Cleaning up a Long Shanked Jeantet Lumberman


Blog by Steve Laug

This lightly sandblasted long shank Canadian is stamped Jeantet over Lumberman on the underside of the shank. The tortoise-shell Lucite stem is stamped with a J in a circle on top of the freehand style stem and on the underside it is stamped Hand Cut and France. The shank extension is made of acrylic made to look like faux bone. The mortise is lined with a brass insert to stabilise the shank extension. The tenon is Delrin. The fit in the shank is snug and clean. The slot in the stem was dirty with a black buildup in the edges and the Y-shaped opening. The shank smelled dirty and strongly of aromatic tobacco. The finish was dirty but looked to be in good condition under the grime. There was a large nick in the right side of the bowl half way down the side. It was rough to the touch. The rim was tarry and dirty but underneath it was smooth. The inner and outer edge of the rim looked in good condition. There was a light cake in the bowl. It is a big pipe – 8 inches long, 2 inches tall, bowl is 1 ¾ inch deep, the bowl diameter is ¾ inch.jean1I have had a few older Jeantet pipes over the years but never one that was quite like this one.

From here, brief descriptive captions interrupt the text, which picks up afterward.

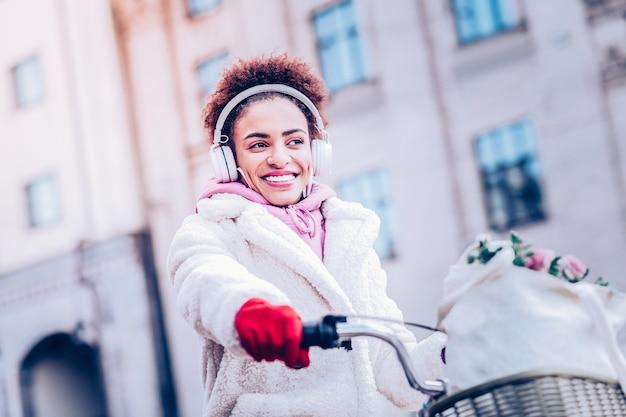 Zabawny nastrój. ładna brunetka kobieta wyrażająca pozytywne nastawienie podczas jazdy na rowerze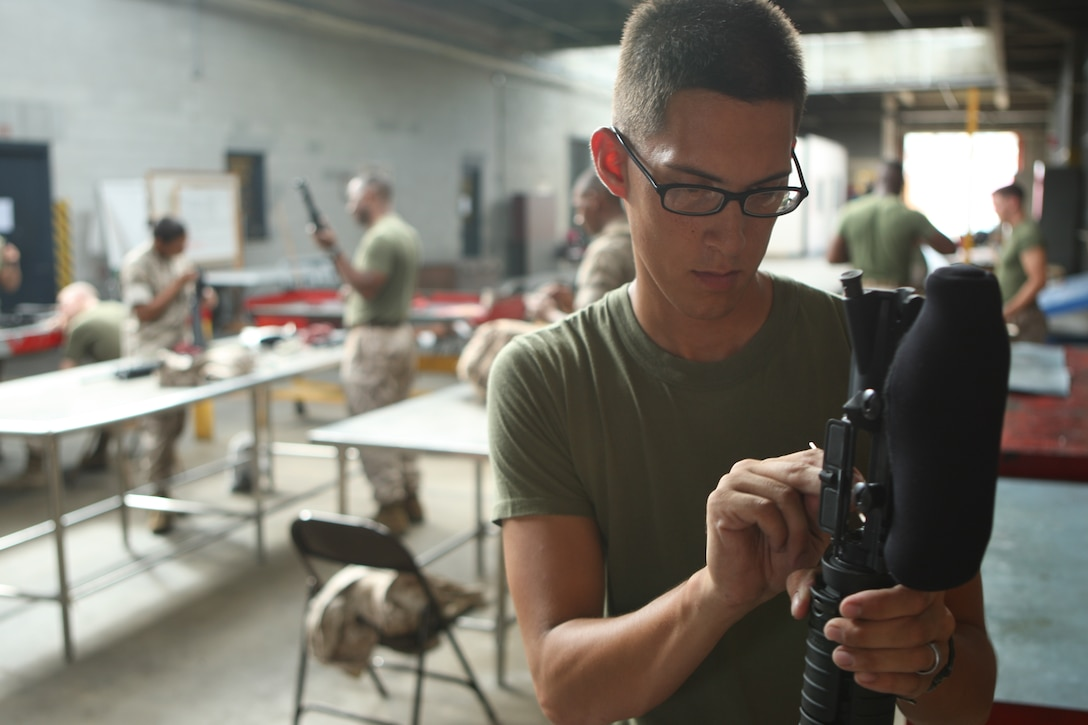 Marines with Headquarters and Support Battalion, Marine Corps Base Camp Lejeune, clean their weapons at the armory after firing on the rifle range, recently.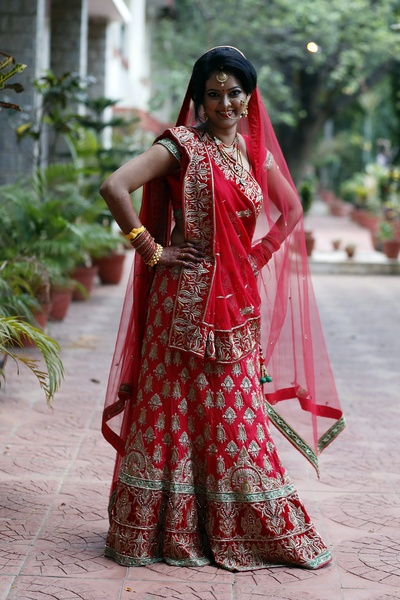 Traditional red bridal lehenga featuring intricate zardosi work along with a sheer red dupatta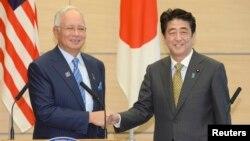 日本首相安倍晉三(右)在東盟高峰會上與與會的馬來西亞外長納吉(左)握手。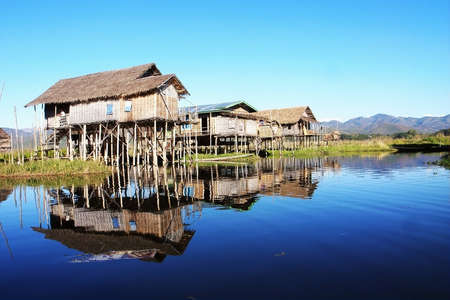 inle: Landscape of wooden houses built in water in Myanmar Stock Photo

It is truly a beautiful piece of workmanship. I looked up information on two of my go to websites for information. The first was pipehphil’s Logos and stamping site. There I found that the Jeantet Company joined the Cuty-Fort Enterprises group (Chacom, Ropp, Vuillard, Jean Lacroix…) in 1992. In 2010 it dropped out and the brand isn’t part of the group any more. The label once again is owned by the Jeantet family (Dominique Jeantet). The production of pipes is currently discontinued. Dominique Jeantet retired in 2000. http://www.pipephil.eu/logos/en/logo-jeantet.html

The second site I looked on was Pipedia (https://pipedia.org/wiki/Paul_Jeantet_SA). There I found information from a book by José Manuel Lopes’ entitled Pipes, Artisans and Trademarks. Since I have the book here I went and read it first hand in the book. Here is what I found there.

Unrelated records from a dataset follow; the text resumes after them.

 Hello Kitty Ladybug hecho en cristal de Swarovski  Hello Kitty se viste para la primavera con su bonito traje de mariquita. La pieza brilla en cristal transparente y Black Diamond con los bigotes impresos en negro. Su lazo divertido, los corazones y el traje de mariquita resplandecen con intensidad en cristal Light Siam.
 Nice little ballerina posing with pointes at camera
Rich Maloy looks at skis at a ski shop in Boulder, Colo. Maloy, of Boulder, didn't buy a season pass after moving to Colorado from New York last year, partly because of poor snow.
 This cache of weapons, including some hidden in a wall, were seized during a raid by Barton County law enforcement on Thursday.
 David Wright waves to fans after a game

Paul Jeantet SA (formerly Ebonite Co. is a French factory in Saint-Claude, and the name and business of the business man who in 1912 began making vulcanite stems for the pipe industry. Coming from a family of pipe makers (see Jeantet), Paul started using ebonite for the stems.

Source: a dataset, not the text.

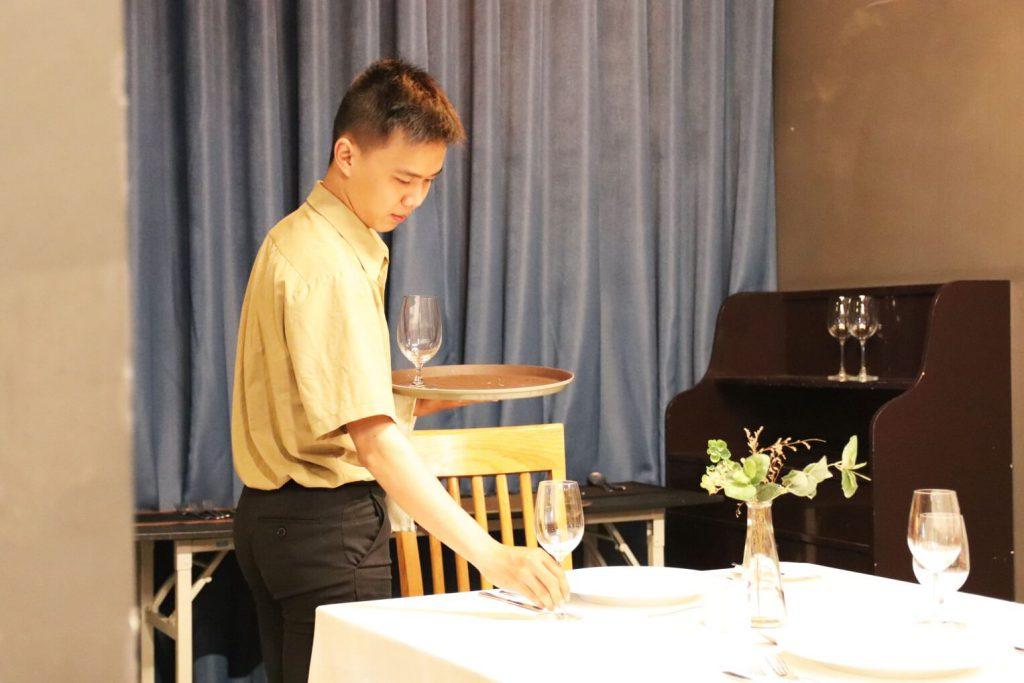 hình ảnh sinh viên CET thực hành cách bố trí bàn trong nhà hàng khách sạn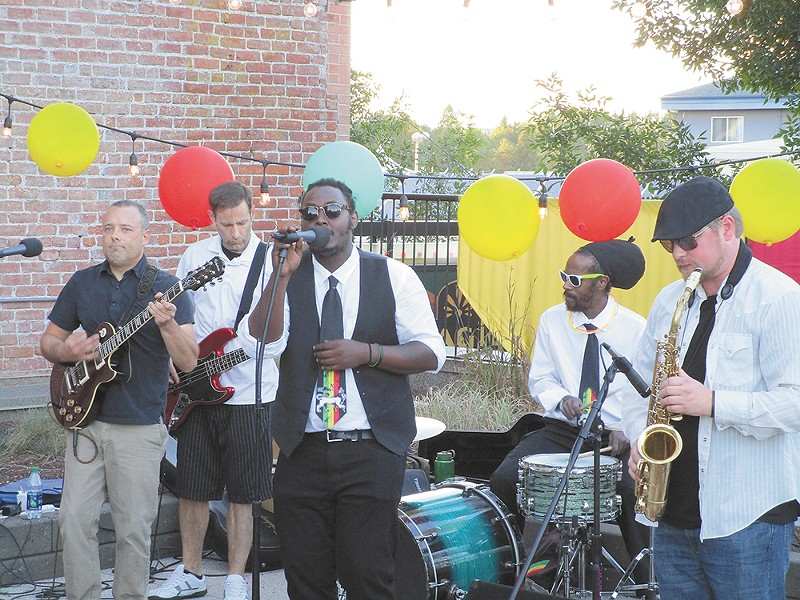 Omy's ban playing at a recent fundraiser on the Saranac rooftop. - DAN NAILEN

Paul Jeantet SA factory (1905 Saint-Claude), from the Jeantet Website: At one point the company was producing 35 million stems a year, and is still one of the few to produce ebonite stems in Europe.

From the Jeantet website: Founded in 1905 by Paul JEANTET, our company is being progressing in the field of rubber compound. Since the 70´s, JEANTET élastomères has been controlling the both processes of over molding and adhesion rubber / metal. Our manufacture is set in a 7000 m2 block, based in Saint-Claude, France. We are at one hour far from Geneva and one hour and a half far from Lyon. From prototype to mass production, JEANTET élastomères, certified ISO 9001, guarantee you availability and speed answers to all your asks of quotation.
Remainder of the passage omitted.